- [Brief]:
Please output the section of the listing below that opens with the line containing "genus: Turdus" and closes with the line containing "genus: Connochaetes", exactly and with nothing else.

___ Dataset ___

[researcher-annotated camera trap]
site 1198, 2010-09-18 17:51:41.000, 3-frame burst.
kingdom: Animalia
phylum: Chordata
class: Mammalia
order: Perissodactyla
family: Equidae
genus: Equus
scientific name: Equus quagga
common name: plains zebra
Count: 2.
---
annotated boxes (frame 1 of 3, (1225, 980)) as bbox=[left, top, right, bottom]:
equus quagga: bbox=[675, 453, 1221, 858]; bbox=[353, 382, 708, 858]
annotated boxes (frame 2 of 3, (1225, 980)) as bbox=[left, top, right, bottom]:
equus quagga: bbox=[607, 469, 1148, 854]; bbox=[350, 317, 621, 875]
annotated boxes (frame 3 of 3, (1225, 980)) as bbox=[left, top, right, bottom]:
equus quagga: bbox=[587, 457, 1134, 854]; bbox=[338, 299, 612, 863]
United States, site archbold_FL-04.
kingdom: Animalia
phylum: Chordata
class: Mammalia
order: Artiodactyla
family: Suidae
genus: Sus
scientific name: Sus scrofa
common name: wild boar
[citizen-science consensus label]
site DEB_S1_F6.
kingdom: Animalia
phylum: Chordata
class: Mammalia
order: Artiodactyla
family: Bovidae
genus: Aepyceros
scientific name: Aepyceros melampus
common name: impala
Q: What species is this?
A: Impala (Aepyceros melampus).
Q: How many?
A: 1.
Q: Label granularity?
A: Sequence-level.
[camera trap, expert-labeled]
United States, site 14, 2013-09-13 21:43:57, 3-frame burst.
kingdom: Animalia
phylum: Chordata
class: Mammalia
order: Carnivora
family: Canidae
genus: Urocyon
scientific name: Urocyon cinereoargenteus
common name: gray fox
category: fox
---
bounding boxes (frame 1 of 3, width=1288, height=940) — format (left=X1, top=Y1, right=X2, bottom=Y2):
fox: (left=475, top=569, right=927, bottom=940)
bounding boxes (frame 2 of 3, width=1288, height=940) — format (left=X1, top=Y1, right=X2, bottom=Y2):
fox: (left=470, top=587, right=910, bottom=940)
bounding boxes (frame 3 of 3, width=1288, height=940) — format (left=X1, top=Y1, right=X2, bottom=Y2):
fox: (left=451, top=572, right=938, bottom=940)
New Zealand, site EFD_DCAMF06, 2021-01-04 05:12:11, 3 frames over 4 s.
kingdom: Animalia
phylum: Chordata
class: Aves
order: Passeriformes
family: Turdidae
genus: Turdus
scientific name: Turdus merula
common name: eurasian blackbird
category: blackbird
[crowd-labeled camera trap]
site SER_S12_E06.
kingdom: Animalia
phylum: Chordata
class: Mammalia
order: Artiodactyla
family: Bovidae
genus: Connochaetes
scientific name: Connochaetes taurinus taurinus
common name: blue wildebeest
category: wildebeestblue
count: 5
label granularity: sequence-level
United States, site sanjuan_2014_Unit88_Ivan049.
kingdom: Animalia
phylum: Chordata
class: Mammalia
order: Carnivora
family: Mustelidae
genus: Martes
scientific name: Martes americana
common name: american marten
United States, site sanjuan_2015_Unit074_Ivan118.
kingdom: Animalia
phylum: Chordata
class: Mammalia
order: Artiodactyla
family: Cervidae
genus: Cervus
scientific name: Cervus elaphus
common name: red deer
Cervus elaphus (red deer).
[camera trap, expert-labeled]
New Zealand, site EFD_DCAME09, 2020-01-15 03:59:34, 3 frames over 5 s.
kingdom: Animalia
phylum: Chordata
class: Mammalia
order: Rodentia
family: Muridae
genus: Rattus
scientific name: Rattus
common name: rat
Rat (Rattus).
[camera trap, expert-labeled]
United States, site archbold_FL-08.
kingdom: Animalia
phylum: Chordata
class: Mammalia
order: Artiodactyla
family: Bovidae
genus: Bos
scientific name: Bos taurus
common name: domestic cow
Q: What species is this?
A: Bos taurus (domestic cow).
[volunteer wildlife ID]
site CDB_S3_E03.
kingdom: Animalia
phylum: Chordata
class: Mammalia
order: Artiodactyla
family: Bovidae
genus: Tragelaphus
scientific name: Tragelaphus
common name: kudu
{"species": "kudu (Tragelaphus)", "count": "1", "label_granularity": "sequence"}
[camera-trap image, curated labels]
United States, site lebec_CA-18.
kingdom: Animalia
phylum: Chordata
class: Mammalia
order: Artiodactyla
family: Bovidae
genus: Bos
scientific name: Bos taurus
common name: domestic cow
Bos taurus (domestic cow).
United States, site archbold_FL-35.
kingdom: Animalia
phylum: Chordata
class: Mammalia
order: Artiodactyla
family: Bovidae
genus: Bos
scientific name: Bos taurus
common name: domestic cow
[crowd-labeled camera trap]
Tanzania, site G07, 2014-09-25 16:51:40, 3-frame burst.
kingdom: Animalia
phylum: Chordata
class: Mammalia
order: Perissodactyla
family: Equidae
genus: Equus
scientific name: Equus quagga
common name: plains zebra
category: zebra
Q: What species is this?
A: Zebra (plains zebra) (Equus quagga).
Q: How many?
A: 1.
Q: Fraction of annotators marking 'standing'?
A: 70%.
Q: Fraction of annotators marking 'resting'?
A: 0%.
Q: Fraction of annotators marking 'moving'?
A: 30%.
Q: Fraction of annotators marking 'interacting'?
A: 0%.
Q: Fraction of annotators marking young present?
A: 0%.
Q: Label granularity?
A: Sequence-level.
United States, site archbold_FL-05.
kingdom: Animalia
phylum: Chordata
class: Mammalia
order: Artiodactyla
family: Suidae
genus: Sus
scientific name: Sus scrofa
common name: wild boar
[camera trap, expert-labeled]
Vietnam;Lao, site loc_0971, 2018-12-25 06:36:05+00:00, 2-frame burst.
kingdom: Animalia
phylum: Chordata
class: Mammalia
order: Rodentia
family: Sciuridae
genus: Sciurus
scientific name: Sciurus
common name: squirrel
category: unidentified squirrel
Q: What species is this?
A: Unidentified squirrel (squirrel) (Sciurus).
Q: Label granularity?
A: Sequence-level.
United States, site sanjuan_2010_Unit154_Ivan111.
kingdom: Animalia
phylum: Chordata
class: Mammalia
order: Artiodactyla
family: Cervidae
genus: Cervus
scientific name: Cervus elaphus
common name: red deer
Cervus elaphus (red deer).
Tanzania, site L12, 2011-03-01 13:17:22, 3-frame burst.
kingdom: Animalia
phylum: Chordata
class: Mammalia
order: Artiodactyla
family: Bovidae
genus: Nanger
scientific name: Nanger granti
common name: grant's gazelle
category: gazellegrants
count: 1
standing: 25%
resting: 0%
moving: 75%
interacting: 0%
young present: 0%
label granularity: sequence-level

___

- [Answer to this exercise]:
genus: Turdus
scientific name: Turdus merula
common name: eurasian blackbird
category: blackbird
[crowd-labeled camera trap]
site SER_S12_E06.
kingdom: Animalia
phylum: Chordata
class: Mammalia
order: Artiodactyla
family: Bovidae
genus: Connochaetes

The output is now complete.